*** PAGE TEXT ***
Escalating weekly doses of cetuximab and correlation with skin toxicity: A phase I study

Cheryl Ho, Randeep Sangha, Laurel A Beckett, Michael Tanaka, Derick H Lau, Daniel B Eisen, Rachel A. Burich, Paul A Luciw, Imran Khan, Philip Mack, David R Gandara, Angela M. Davies

Research output: Contribution to journalArticle

11 Citations (Scopus)

Abstract

Background: Cetuximab is a chimeric monoclonal antibody targeting the epidermal growth factor receptor (EGFR). The recommended dosage is an initial load of 400 mg/m2 intravenously (IV) followed by a weekly maintenance dose of 250 mg/m2. It has been reported retrospectively that cetuximab efficacy was correlated with dose-related severity of skin rash. This study was prospectively designed to examine the safety and feasibility of escalating weekly doses of cetuximab, testing the hypothesis of the relationship of dose-dependent skin toxicity and efficacy. Methods: Four dose levels were tested: Cetuximab 400 mg/m2 IV loading dose and 250, 300, 350, 400 mg/m2 weekly IV maintenance. There was no intra-patient dose escalation. Standard dose limiting toxicity criteria were used. Rash was evaluated using two additional validated dermatology methods: global acne grading scale (GAGS) and acne lesion counting (ALC). Tumor specimens and blood samples were obtained for correlative analyses. Results: Twenty seven patients with solid tumors were enrolled: five head and neck, three pancreas, four gall bladder, two each of prostate, breast, colorectal, lung, and esophagus, and five others. Planned dose escalation was completed without reaching dose-limiting toxicity (DLT) or the maximum tolerated dose (MTD). The highest dose level was expanded to a total of 17 patients. Gr 3/4 toxicities included: lymphopenia (2), fatigue (2), and hypomagnesemia (2). One patient experienced a grade 3 rash (350 mg/m2). Sixty five percent of pts had a ≥ Gr 2 rash that was not dose dependent. In 22 evaluable patients, there was one partial response (PR) in a patient with cholangiocarcinoma (400 mg/m2) and seven patients had stable disease (SD). ALC and GAGS demonstrated no correlation with dose or response. Correlative studies evaluating k-ras, EGFR FISH status and immunologic correlatives were conducted on available tumor samples. Conclusions: Cetuximab administered at 400 mg/m2 IV as a loading dose with weekly maintenance dose of 400 mg/m2 is feasible and well tolerated. There was no direct correlation of the grade of rash with dose in this group of patients with heterogenous solid tumors.
*** End of PAGE TEXT ***
*** RECORDS SHOWN ***
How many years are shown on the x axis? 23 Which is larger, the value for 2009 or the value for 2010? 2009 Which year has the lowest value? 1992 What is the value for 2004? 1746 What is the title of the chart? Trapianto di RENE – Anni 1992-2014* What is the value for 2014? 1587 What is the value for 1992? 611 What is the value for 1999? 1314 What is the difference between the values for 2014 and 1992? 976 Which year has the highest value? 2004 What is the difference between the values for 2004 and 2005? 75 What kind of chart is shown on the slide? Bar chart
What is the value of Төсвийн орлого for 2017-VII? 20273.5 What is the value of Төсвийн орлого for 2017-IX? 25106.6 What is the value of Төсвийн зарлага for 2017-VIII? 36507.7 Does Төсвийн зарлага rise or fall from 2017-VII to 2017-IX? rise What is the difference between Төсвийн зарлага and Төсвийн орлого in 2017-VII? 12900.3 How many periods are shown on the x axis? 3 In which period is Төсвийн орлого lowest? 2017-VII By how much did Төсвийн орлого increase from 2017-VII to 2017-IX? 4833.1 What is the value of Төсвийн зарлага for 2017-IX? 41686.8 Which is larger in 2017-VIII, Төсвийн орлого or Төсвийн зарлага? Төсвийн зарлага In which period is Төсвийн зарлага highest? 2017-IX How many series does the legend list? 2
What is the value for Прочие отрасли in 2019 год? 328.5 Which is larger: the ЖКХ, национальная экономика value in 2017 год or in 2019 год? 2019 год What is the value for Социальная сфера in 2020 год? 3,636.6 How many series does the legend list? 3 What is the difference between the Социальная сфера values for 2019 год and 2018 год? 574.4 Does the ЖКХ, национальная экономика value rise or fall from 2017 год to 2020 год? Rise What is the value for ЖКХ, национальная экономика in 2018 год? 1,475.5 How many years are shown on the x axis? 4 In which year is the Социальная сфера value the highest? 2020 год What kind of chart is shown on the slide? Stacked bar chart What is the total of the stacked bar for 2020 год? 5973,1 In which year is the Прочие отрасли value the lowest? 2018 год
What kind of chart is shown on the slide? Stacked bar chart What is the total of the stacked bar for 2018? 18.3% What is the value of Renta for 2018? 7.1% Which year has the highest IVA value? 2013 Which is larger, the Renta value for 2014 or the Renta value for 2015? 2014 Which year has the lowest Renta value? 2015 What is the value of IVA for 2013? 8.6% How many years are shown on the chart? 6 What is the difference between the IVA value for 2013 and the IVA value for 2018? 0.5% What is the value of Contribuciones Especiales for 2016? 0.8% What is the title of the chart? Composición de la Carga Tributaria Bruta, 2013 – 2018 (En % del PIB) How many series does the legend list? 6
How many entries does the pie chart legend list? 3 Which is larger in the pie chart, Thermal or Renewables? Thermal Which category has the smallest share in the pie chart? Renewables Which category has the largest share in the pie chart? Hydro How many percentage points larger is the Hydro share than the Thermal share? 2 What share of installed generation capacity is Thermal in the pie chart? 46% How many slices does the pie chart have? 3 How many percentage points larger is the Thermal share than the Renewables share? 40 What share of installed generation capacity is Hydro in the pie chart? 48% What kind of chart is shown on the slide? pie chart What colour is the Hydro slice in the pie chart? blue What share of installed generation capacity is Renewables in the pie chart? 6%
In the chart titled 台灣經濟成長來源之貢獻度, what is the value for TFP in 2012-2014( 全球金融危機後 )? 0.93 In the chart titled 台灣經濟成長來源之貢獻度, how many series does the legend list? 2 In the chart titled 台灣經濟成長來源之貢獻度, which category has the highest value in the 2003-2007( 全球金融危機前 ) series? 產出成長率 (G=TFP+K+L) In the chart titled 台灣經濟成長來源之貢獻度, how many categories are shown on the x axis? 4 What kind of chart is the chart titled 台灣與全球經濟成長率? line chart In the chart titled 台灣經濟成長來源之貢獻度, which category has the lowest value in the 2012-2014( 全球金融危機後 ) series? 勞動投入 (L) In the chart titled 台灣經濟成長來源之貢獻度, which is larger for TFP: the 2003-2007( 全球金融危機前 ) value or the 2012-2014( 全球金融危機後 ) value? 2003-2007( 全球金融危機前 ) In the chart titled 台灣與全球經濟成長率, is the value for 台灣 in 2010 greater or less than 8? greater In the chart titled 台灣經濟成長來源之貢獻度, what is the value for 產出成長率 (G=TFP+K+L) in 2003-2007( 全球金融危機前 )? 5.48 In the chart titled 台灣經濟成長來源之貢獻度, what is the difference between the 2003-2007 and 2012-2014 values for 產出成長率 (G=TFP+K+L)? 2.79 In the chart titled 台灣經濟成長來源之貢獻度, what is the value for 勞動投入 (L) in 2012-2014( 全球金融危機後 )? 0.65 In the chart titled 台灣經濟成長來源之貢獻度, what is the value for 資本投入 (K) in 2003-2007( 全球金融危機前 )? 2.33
*** End of RECORDS SHOWN ***
→ **EXERCISE INSTRUCTIONS**
**1)** From the cetuximab abstract, list the four weekly maintenance doses that were tested.
**2)** According to the cetuximab abstract, which patient had the one partial response?
The records aren't needed here.

→ **SOLUTION LIST**
**1)** 250 mg/m2, 300 mg/m2, 350 mg/m2 and 400 mg/m2

**2)** A patient with cholangiocarcinoma on the 400 mg/m2 dose had the one partial response.